Teks Kutipan.
──────────────────────────────

Samsul
Hidayat
Perjalanan hidup manusia penuh misteri.
Ada yang berkelimpahan uang dengan segala kemudahan yang dimiliki, dan
ada yang hidup susah dengan segala beban yang ditanggungnya.
Kita tidak sedang berbicara tentang kegagalan
atau kesuksesan dengan harta sebagai ukuran. Kita sedang menukil dari
sebuah perjalanan hidup anak manusia, dimana ketekunan, semangat, serta kemauan
yang keras akan berujung pada hasil yang membanggakan.
Majalah Wirausaha dan Keuangan (WK) kali ini
mencoba mengangkat sisi lain dari seorang Samsul Hidayat (29). Lelaki kelahiran
Surabaya ini, kini tengah menapaki nasib dan kehidupannya menuju yang lebih
baik.
Samsul mengawali hidupnya sebagai pewirausaha
benar-benar dari nol. Dari ketiadaan. Ayahnya, Achmad Bactiar, dulu pernah
bekerja sebagai sopir di luar negeri, sebagai TKI. Ibunya, Nurhidayati, menjadi
pedagang kaki lima yang pada hari tertentu sering mangkal di seputaran kawasan
Tugu Pahlawan Surabaya. Di kawasan tersebut pada hari Minggu cukup ramai
masyarakat yang datang untuk sekedar jalan-jalan atau olah raga. Samsul kecil
sering membantu ibunya berjualan aneka makanan di lokasi tersebut. Dilihat dari
genetisnya, Samsul bukan terlahir dari keluarga berada.
Cita-citanya untuk menggapai hidup yang lebih
baik dan mandiri, dapat membantu ekonomi keluarga, serta memiliki harapan di
masa mendatang adalah dorongan yang sangat kuat untuk mengubah nasib dirinya.
Pelan, namun pasti. Langkah itu terus ia
bangun. Mindset
kewirausahaannya diubah, cita-citanya diperbaharui, dan langkah-demi langkah
usahanya mulai tumbuh. Dalam waktu yang tidak terlalu lama Samsul muda menjelma
menjadi pewirausaha mandiri. Dalam suatu kesempatan wawancara dengan
Majalah Wirausaha dan Keuangan, Samsul sedang membulatkan tekadnya
untuk belajar menjadi seorang Konglomerat?

──────────────────────────────

Data yang Diberikan.
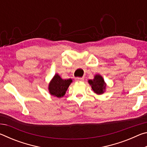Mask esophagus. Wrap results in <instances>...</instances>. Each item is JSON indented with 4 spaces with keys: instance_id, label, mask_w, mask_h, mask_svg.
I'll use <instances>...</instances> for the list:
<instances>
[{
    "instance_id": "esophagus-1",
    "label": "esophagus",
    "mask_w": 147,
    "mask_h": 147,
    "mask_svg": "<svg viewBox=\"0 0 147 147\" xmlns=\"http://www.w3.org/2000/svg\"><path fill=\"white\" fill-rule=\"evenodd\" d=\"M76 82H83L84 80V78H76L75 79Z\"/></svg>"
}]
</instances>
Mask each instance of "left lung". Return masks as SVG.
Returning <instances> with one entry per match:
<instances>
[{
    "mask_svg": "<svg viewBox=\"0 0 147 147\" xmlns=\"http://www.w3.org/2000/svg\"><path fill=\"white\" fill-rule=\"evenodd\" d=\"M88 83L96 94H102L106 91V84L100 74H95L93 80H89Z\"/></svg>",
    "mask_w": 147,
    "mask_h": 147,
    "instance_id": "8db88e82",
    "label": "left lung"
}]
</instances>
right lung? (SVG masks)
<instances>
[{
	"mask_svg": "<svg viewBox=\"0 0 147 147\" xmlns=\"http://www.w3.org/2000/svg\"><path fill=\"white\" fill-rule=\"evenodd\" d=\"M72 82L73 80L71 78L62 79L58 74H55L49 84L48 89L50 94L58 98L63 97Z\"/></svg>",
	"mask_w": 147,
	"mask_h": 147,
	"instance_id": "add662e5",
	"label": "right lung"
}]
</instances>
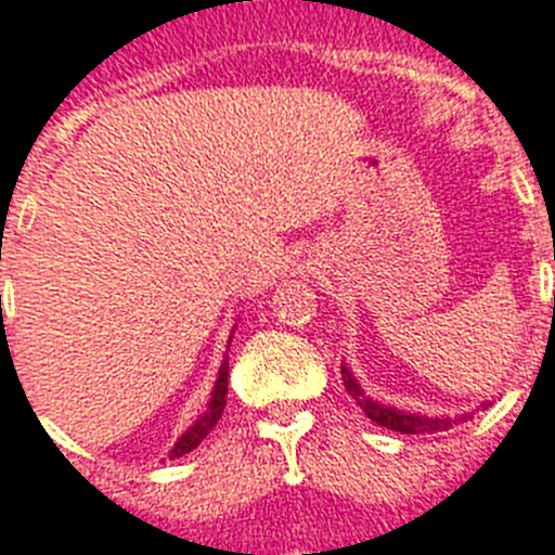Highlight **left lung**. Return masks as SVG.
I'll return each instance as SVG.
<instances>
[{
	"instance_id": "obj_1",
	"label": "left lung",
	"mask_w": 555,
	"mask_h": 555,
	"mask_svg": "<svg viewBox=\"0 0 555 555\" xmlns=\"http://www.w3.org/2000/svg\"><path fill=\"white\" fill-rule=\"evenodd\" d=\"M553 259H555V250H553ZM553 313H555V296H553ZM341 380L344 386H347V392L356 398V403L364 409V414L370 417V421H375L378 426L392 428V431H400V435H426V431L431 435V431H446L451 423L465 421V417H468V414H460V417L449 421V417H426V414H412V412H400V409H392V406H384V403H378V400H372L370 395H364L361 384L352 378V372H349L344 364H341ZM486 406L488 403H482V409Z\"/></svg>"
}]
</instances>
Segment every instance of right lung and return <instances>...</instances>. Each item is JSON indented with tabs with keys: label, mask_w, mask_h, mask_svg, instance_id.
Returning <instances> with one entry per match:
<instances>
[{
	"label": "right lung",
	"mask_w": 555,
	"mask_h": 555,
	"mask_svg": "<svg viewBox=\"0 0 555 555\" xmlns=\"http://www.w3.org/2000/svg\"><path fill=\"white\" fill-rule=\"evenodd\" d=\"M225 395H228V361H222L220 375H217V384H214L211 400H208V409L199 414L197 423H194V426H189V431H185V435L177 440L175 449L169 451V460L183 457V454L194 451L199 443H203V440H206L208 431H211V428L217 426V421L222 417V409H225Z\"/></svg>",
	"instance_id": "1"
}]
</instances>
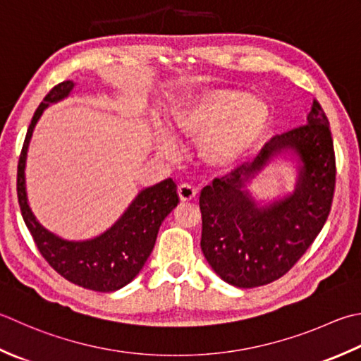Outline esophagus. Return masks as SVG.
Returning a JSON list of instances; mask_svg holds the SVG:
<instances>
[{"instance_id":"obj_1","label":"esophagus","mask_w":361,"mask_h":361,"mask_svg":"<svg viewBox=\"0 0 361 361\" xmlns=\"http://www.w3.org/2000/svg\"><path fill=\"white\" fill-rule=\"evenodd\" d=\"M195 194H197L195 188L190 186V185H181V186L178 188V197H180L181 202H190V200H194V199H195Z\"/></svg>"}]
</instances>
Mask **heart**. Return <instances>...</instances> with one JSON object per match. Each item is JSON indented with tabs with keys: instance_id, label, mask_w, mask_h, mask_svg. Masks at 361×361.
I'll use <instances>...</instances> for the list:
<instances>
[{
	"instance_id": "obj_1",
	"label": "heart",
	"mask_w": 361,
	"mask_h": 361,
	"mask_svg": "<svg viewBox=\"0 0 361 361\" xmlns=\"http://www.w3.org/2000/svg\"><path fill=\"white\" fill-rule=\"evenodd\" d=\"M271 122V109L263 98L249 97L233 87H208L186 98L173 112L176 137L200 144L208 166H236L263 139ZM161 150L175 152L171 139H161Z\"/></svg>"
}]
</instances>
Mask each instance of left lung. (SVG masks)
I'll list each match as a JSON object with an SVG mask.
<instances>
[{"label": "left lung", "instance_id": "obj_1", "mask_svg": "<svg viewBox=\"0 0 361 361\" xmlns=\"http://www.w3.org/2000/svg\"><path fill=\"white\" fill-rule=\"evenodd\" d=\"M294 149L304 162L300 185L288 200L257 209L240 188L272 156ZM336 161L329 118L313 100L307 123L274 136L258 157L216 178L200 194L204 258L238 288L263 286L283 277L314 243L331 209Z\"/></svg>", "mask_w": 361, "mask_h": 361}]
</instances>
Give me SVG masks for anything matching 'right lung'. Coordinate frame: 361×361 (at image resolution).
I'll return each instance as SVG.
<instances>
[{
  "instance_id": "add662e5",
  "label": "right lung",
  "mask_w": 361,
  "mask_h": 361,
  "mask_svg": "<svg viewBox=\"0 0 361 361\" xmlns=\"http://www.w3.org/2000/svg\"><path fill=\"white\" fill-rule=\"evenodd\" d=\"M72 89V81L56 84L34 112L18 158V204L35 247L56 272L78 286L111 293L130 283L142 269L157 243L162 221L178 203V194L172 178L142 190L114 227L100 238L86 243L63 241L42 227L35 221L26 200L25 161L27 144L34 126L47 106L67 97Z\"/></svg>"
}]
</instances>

──────────────────────────────

Tujuan Tugas. Tuliskan lanjutan profil wirausaha Samsul Hidayat, dimulai setelah kalimat terakhir yang ditampilkan.

Jawaban Tugas.
Belajar
dan Bekerja Secara Ikhlas
Bagi Samsul, kemauan untuk maju dan hidup
sejahtera adalah impian yang sangat diidamkan. Menjadi anak orang tidak mampu,
memang bukan kemauan dirinya, tetapi apakah menjadi miskin merupakan sebuah
takdir? Ia yakin, nasib dapat diubah. Kesejahteraan dapat diraih jika
orang mau mengupayakannya.
Bukankah Tuhan telah memfirmankan, bahwa
nasib suatu kaum tidak akan berubah jika kaum itu sendiri tidak mau
mengubahnya.
Pesan ini sangat jelas. Bahwa perubahan itu
sendiri adalah kata kerja, bukan kata sifat, sehingga jika seseorang mau
berubah nasibnya ia harus memperjuangkan sendiri, mengupayakan sendiri, dan
mengubah takdirnya dengan berikhtiar dan berdoa.
Ketidakenakan menjadi orang yang tidak mampu,
membuat sekolahnya tak terurus dengan baik. Karena itu di masa kecilnya ia rela
kehilangan waktu untuk bermain karena digunakan untuk membantu kedua
orangtuanya mencari nafkah.
“Sejak duduk di sekolah SMP saya sudah
bekerja. Pagi menjadi loper koran, siangnya sekolah. Kalau malam saya juga
harus membantu ibu menjual martabak. Semua itu saya lakukan hingga kelas 3
SMP,” ujarnya kepada majalah WK.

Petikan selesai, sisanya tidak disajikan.